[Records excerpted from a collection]
>>>>>

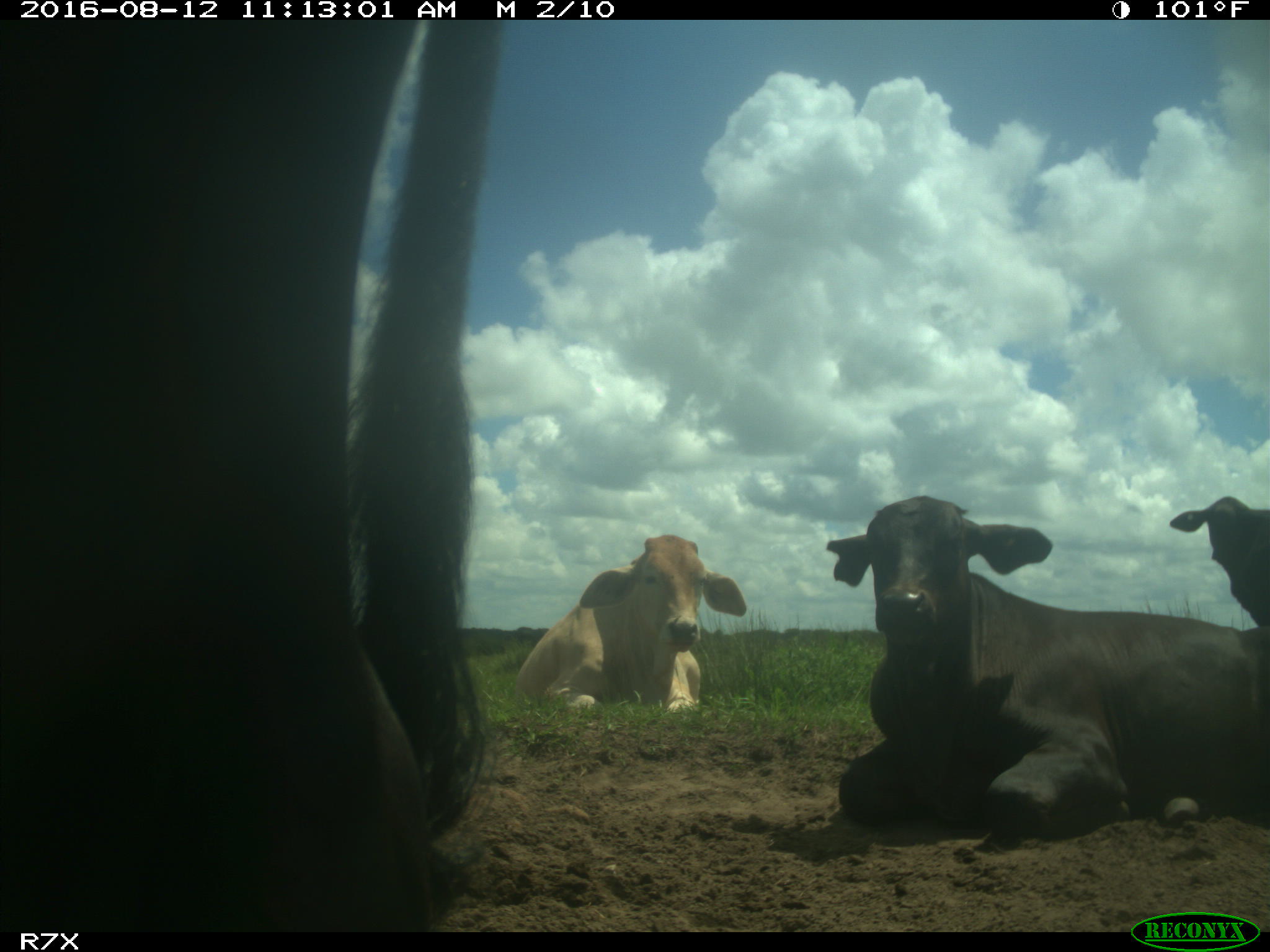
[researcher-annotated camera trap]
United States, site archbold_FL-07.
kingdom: Animalia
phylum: Chordata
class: Mammalia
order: Artiodactyla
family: Bovidae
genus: Bos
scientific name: Bos taurus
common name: domestic cow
Bos taurus (domestic cow).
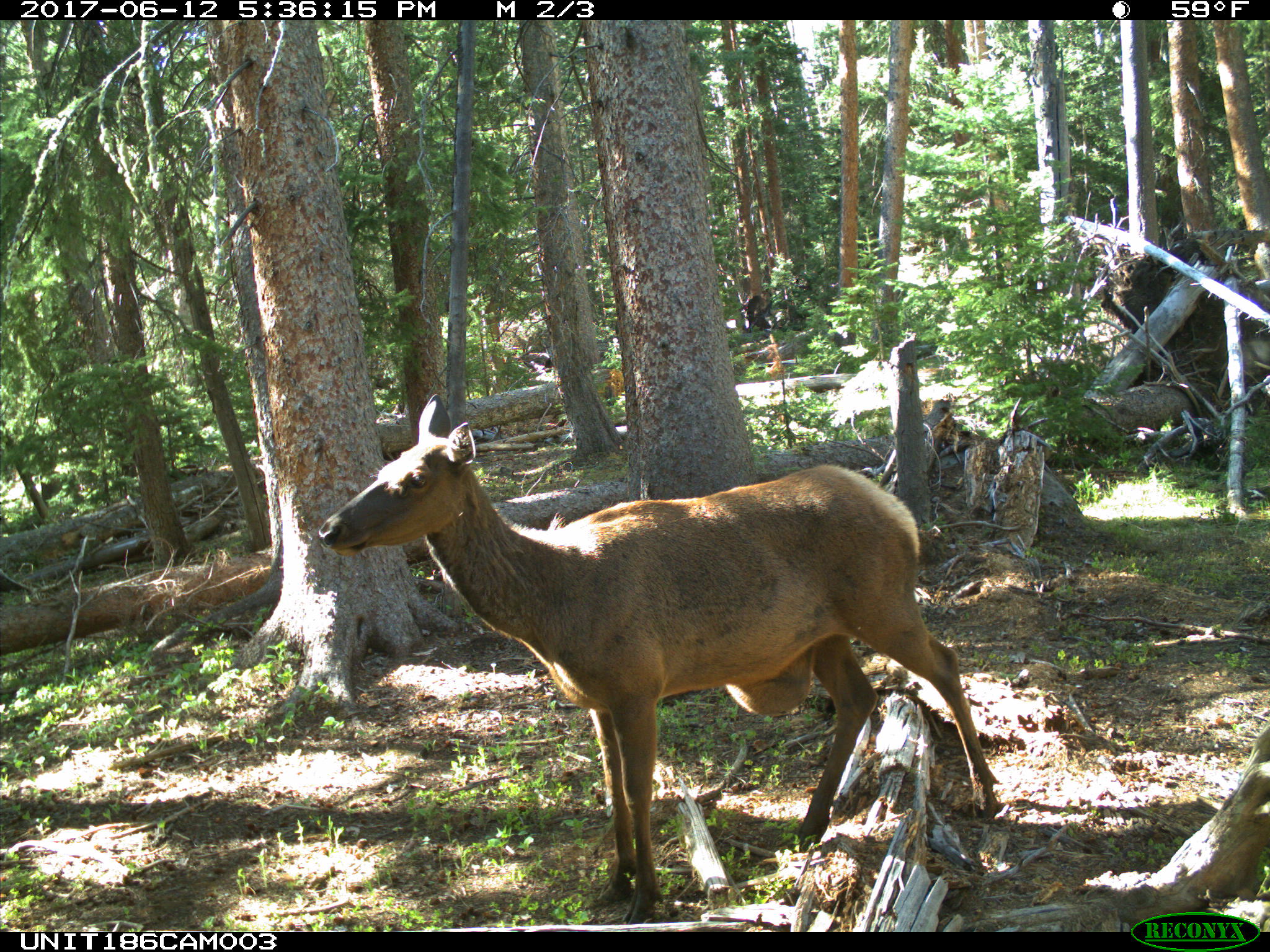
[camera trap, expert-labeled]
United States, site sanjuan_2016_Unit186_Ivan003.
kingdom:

<<<<<

WHAT YOU HAVE TO DO »
Could the entries be output exactly as written, but without their images?

TASK RESULT »
[researcher-annotated camera trap]
United States, site archbold_FL-07.
kingdom: Animalia
phylum: Chordata
class: Mammalia
order: Artiodactyla
family: Bovidae
genus: Bos
scientific name: Bos taurus
common name: domestic cow
Bos taurus (domestic cow).
[camera trap, expert-labeled]
United States, site sanjuan_2016_Unit186_Ivan003.
kingdom:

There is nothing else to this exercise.